» **Reading passage**
......

2.4. Material characterization

Powder X-ray diffraction (PXRD) analysis was conducted at ambient temperature on a Rigaku Miniflex 600 powder diffractometer (Rigaku, Tokyo, Japan) using Cu Kα1 radiation with λ = 1.5406 Å (40 kV, 15 mA, 600 W) and a flat silicon low background with a small indent in the range of 2θ = 5°–100°. The obtained PXRD data were evaluated with the Match 3.11 software.

Scanning electron microscopy (SEM) was performed with Jeol JSM-6510LV QSEM (Jeol, Akishima, Japan) advanced electron microscope (LaB₆ cathode at 20 kV) equipped with a Bruker Xflash 410 silicon drift detector for energy-dispersive X-ray (EDX) spectroscopy.

Transmission electron microscopy (TEM) with energy-dispersive X-ray spectroscopy (TEM-EDX) was carried out with a FEI Tecnai G2 F20 electron microscope (FEI Co., Hillsboro, OR, USA) operated at 200 kV accelerating voltage.

A Quantachrome Autosorb-6 automatic adsorption analyzer (Quantachrome Gmbh; Odelzhausen, Germany) was used to determine nitrogen sorption isotherms for the BET surface area determination of the samples at 77 K. The samples were degassed at 90 °C in a 10⁻² mbar vacuum for 15 h before the gas sorption measurement.

X-ray photoelectron spectroscopy (XPS) data were collected using a ULVAC-PHI VersaProbe II microfocus X-ray photoelectron spectrometer (ULVAC-PHI, Chigasaki, Japan). The spectra were recorded using a polychromatic aluminum Kα X-ray source (1486.8 eV) and referenced to the carbon 1s orbital with a binding energy of 284.8 eV.

Quantification of the metal content of the samples was performed using a Perkin-Elmer PinaAcle 900T atomic absorption spectrometer (Perkin Elmer LAS GmbH, Rodgau-Jügesheim, Germany) (sample preparation described in Supplementary Materials, Section S2).

The sulfur content was determined with a VarioMICRO CHNS microanalyzer (Elementar Analysensysteme, Langenselbold, Germany).

2.5. Electrochemical measurements

All electrochemical analyses were conducted on a three-electrode cell using an Interface 1010E potentiostat from Gamry Instruments at ambient temperature. The reversible hydrogen electrode, RHE, and Pt foil were used as a reference and counter electrode. Coated nickel foam, NF, was the working electrode. A slurry containing 8:1:1 mass portions of the active materials (mixed-metal sulfide, selenide, or sulfoselenide material), carbon black, Vulcan XC-72R, and polyvinylidene fluoride, PVDF, respectively, in N-methyl-2-pyrrolidone, NMP was prepared and carefully dropped on a ~1 cm² area of the NF surface, and dried at 60 °C for 12 h in a vacuum oven to prepare the coated NF electrode. Before starting the electrochemical analysis, an N₂ gas flow was passed through the electrolyte to remove dioxygen from the 1 mol L^–1 KOH electrolyte.

......

» **Dataset content**
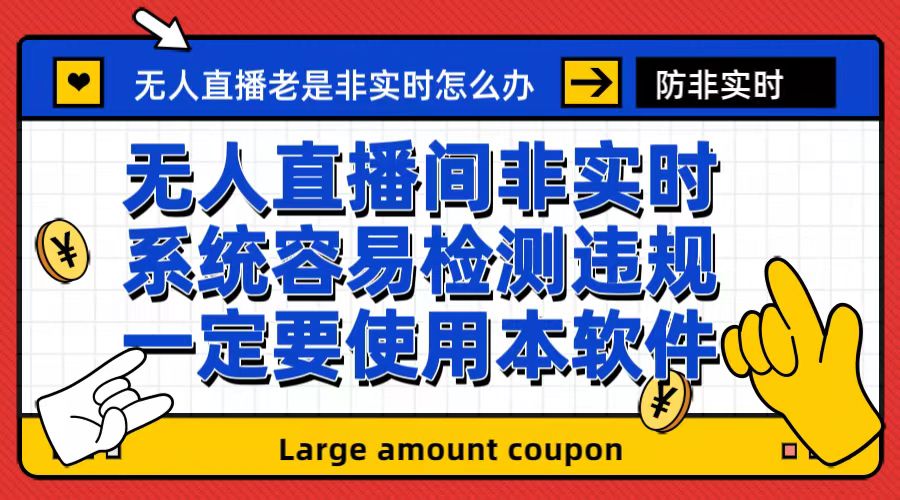 【副业项目6992期】外面收188的最新无人直播防非实时软件，扬声器转麦克风脚本【软件+教程】-91集赚创业网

......

» **Exercises to complete**
1. Translate this sentence from the methods passage into Spanish: "The sulfur content was determined with a VarioMICRO CHNS microanalyzer (Elementar Analysensysteme, Langenselbold, Germany)."
2. Condense the paragraph of the methods passage that begins "A Quantachrome Autosorb-6 automatic adsorption analyzer" into a short bulleted list that keeps its main facts.
3. Carry on the methods passage from the point where it stops.

» **Results of the exercise**
1. El contenido de azufre se determinó con un microanalizador CHNS VarioMICRO (Elementar Analysensysteme, Langenselbold, Alemania).

2.
- Instrument: Quantachrome Autosorb-6 automatic adsorption analyzer
- Measurement: nitrogen sorption isotherms at 77 K, used to determine the BET surface area of the samples
- Preparation: samples degassed at 90 °C in a 10⁻² mbar vacuum for 15 h before measurement

3.
Linear sweep voltammetry LSV measurement was applied to determine the catalytic performance of the coated NF electrode at a scan rate of 5 mV s^–1. Before starting the LSV measurement, 20 cycles of cyclic voltammetry at a scan rate of 100 mV s^–1 were run to reach a stable electrocatalytic performance. The potentials of the LSV polarization curves were corrected by iR compensation. The chronopotentiometry at the current density of 50 mA cm^–2 for 20 h was used to evaluate the stability of the selected electrocatalyst in long-term performance. Moreover, to understand the electrode/electrolyte interface behavior, electrochemical impedance spectroscopy, EIS, was performed in the frequency range of 0.1-100 kHz at 1.5 V vs. RHE.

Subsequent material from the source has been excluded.